Synchronized Scan preliminary results

From: Jeff Davis <pgsql(at)j-davis(dot)com>
To: pgsql-hackers(at)postgresql(dot)org
Subject: Synchronized Scan preliminary results
Date: 2006-12-10 22:18:49
Message-ID: 457C87C9.9010100@j-davis.com
Views: Raw Message | Whole Thread | Download mbox | Resend email
Thread:
Lists: pgsql-hackers

I posted a patch on -patches for reference.

The preliminary results I got against that patch are mixed.

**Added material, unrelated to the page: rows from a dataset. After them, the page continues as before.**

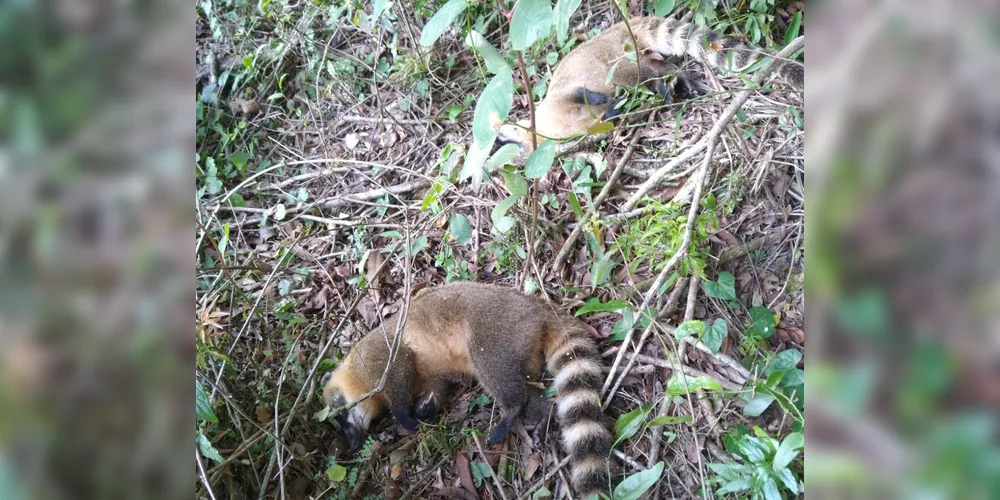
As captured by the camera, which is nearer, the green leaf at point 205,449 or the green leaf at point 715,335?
the green leaf at point 205,449

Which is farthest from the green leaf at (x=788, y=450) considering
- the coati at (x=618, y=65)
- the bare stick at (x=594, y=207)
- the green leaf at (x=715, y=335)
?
the coati at (x=618, y=65)

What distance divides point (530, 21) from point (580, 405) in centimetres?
231

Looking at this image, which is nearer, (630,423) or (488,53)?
(488,53)

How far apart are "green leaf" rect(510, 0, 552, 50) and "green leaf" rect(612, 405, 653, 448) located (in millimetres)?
2149

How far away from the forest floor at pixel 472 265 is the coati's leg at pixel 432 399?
0.12 meters

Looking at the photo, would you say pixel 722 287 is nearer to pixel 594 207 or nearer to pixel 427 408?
pixel 594 207

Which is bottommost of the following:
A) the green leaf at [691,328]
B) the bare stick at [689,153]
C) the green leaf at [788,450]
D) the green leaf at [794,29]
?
the green leaf at [788,450]

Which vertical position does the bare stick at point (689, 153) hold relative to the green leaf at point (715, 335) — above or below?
above

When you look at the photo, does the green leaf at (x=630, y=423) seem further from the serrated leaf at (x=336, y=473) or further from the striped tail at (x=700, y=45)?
the striped tail at (x=700, y=45)

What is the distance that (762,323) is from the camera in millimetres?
3184

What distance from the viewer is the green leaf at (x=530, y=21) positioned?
79.8 inches

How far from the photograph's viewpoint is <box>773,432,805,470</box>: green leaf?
7.20 ft

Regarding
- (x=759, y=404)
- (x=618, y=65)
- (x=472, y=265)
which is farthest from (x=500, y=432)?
(x=618, y=65)
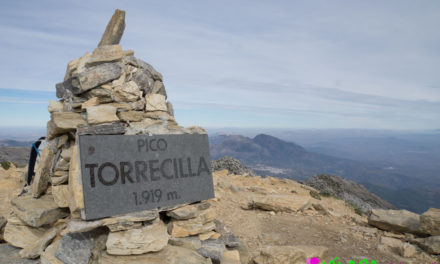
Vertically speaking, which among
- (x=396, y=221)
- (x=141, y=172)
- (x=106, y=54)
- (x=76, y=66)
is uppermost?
(x=106, y=54)

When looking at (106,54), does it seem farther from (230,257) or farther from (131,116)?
(230,257)

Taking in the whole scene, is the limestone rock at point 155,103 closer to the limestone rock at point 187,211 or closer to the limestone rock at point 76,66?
the limestone rock at point 76,66

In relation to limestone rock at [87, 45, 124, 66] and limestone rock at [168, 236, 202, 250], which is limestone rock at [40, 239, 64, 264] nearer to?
limestone rock at [168, 236, 202, 250]

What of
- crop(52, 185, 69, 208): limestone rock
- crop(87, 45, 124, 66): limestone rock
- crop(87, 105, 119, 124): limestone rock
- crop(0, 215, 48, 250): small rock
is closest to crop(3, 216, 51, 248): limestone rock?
crop(0, 215, 48, 250): small rock

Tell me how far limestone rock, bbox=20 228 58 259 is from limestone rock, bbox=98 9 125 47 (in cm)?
516

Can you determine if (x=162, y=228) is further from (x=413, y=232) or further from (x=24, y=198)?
(x=413, y=232)

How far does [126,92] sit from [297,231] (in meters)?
7.91

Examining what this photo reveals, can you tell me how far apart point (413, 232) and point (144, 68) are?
A: 11055 mm

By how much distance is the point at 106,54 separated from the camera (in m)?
6.90

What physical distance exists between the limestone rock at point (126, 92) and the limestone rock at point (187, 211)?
9.88 feet

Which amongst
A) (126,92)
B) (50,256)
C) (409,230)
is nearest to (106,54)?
(126,92)

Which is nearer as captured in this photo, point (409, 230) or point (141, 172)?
point (141, 172)

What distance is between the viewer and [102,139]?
553 centimetres

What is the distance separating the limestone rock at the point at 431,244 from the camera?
8.11m
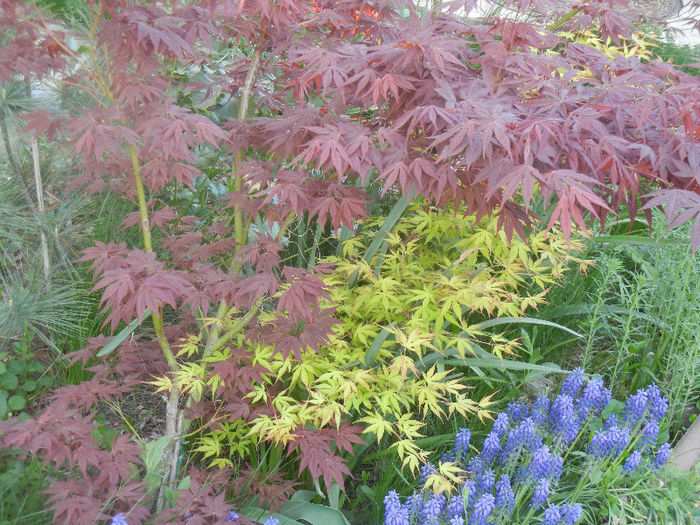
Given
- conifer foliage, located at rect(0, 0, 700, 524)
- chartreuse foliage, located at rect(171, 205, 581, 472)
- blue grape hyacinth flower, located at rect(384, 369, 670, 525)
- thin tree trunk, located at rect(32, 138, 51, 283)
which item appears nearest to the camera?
conifer foliage, located at rect(0, 0, 700, 524)

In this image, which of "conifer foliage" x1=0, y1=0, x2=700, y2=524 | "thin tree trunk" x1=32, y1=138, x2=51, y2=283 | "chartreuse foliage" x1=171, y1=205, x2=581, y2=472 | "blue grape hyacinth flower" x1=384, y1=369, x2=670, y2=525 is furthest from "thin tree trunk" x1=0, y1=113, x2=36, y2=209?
"blue grape hyacinth flower" x1=384, y1=369, x2=670, y2=525

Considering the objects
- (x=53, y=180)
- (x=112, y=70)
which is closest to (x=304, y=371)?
(x=112, y=70)

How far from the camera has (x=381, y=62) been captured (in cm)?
175

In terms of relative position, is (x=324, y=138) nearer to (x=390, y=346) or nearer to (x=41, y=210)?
(x=390, y=346)

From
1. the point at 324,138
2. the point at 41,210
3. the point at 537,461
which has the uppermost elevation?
the point at 324,138

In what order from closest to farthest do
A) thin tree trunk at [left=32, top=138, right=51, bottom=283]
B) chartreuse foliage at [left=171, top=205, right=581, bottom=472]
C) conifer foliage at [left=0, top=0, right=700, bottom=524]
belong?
conifer foliage at [left=0, top=0, right=700, bottom=524] → chartreuse foliage at [left=171, top=205, right=581, bottom=472] → thin tree trunk at [left=32, top=138, right=51, bottom=283]

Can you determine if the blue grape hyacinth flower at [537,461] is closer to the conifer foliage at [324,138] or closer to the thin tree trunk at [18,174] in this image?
the conifer foliage at [324,138]

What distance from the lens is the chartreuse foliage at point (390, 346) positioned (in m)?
1.95

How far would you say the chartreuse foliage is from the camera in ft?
6.39

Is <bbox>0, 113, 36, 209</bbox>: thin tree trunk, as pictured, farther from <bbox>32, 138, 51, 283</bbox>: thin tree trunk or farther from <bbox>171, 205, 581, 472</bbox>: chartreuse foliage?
<bbox>171, 205, 581, 472</bbox>: chartreuse foliage

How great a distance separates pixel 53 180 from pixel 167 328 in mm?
863

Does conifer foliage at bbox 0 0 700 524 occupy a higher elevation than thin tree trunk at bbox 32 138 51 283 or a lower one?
higher

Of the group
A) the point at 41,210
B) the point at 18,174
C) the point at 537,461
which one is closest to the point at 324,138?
the point at 537,461

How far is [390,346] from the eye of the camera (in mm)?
2318
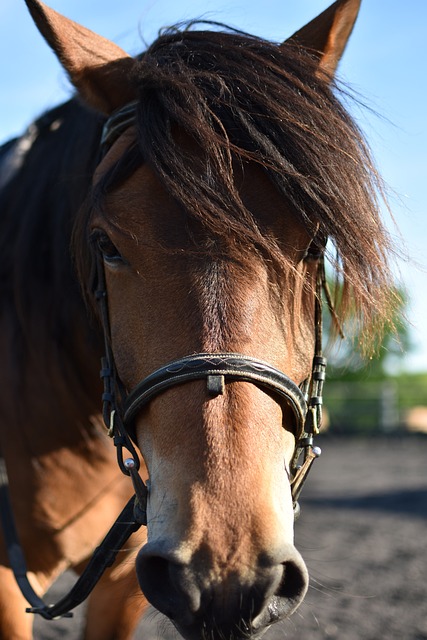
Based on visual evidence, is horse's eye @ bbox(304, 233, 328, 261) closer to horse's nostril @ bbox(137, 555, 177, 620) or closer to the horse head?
the horse head

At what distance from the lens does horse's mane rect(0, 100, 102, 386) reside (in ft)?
9.58

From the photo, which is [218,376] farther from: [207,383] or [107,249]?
[107,249]

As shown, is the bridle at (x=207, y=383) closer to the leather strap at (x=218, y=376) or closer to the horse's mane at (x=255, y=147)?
the leather strap at (x=218, y=376)

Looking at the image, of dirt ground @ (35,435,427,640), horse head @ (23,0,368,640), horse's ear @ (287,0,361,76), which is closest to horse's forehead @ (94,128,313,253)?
horse head @ (23,0,368,640)

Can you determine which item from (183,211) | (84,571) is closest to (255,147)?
(183,211)

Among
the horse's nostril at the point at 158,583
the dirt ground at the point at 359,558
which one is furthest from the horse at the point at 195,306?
the dirt ground at the point at 359,558

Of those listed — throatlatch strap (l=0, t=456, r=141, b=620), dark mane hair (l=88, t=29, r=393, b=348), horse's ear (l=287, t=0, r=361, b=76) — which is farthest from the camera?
horse's ear (l=287, t=0, r=361, b=76)

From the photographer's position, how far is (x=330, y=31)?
2.66 metres

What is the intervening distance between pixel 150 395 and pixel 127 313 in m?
0.31

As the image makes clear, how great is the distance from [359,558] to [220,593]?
6450 mm

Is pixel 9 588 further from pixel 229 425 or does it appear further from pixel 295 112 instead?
pixel 295 112

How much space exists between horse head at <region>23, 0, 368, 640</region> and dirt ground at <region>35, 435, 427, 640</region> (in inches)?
19.5

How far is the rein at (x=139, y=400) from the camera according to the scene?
1.83m

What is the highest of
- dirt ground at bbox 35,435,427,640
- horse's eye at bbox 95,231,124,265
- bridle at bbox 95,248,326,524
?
horse's eye at bbox 95,231,124,265
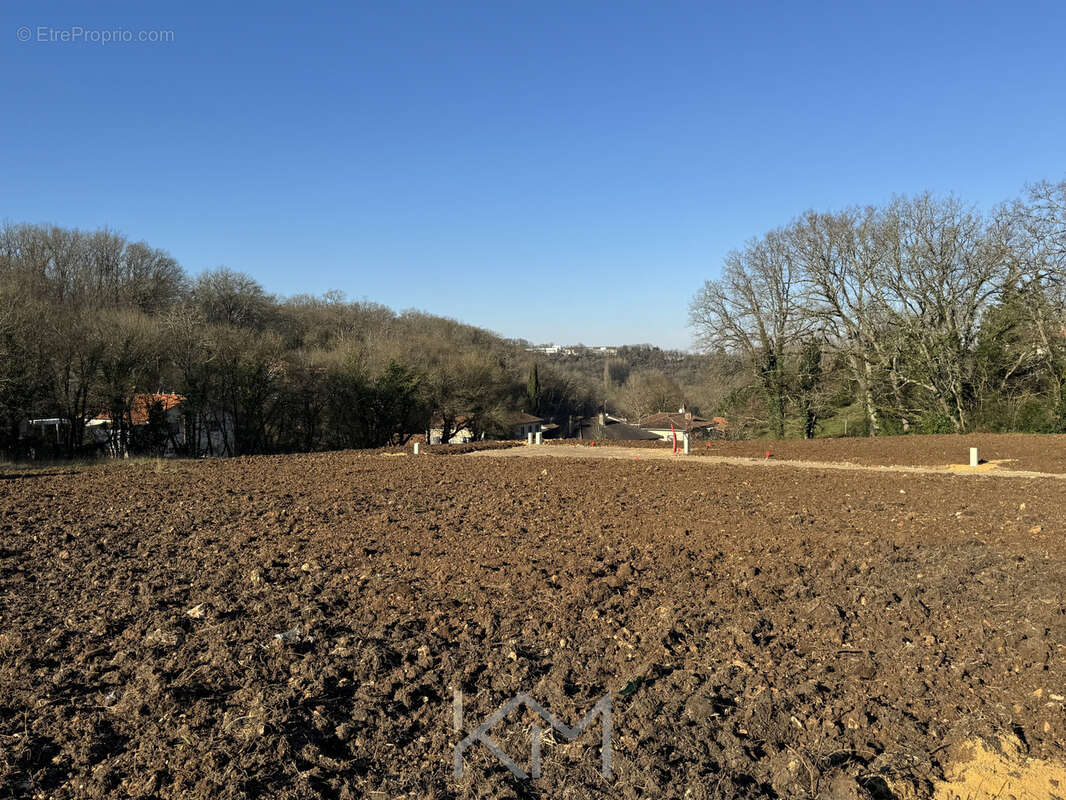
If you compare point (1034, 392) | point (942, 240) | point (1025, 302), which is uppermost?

I did 4 runs, each with an 11GB table on a machine with 1GB of RAM. Yes,
I know this is bad, consumer grade hardware, but it controls for
variables in the I/O layer (like the controller's read-ahead or I/O
scheduling) and simplifies the test. Each test was 4 threads doing two
iterations of a COUNT(*). The threads were started 1 minute apart. A
single-threaded COUNT(*) takes about 334 seconds.

My findings:
(1) In the test with shared_buffers=24MB, the plain 8.2 took 2227
seconds to complete all threads (each thread finished 2 scans in about
2100 seconds), whereas with my patch it took 901 seconds (about 721
seconds per thread).
(2) With shared_buffers=128MB, the plain 8.2 took 2842 seconds (about
2600 seconds per thread), whereas with my patch it took 899 (about 718
seconds per thread).

Conclusion from tests: First, my patch can be effective. Second, the
normal behavior is quite unpredictable itself: why did increasing
shared_buffers destroy the performance? It didn't seem like enough of an
increase to wipe out the OS buffer cache. Also, the scans were quite
stable within a test, there weren't wild variations from one scan to the
next.

Luke also provided me with results of his own, but he tested on much
better hardware (the patch he used is identical from a technical
standpoint, but may have some cosmetic differences):

"It uses five simultaneous scans as before, but this time the table is
120GB on a machine with 8GB of RAM. The data is stored on one non-raid
disk, so a single scan should take about 33 minutes.

The scans are started 5 minutes apart, so the last scan would end in
about 3 hours if they were independent (they're not). 8.2 unmodified
runs the test in about 4 hours and 20 minutes. With the first patch, it
runs in about 5 hours and 30 minutes."

So, Luke experienced an actual slowdown.

I think that there is a lot of room for improvement over the
normal behavior. First, I think we can make the normal behavior more
predictable; and second, I think we can make the average case better
when the scans are larger than the available memory.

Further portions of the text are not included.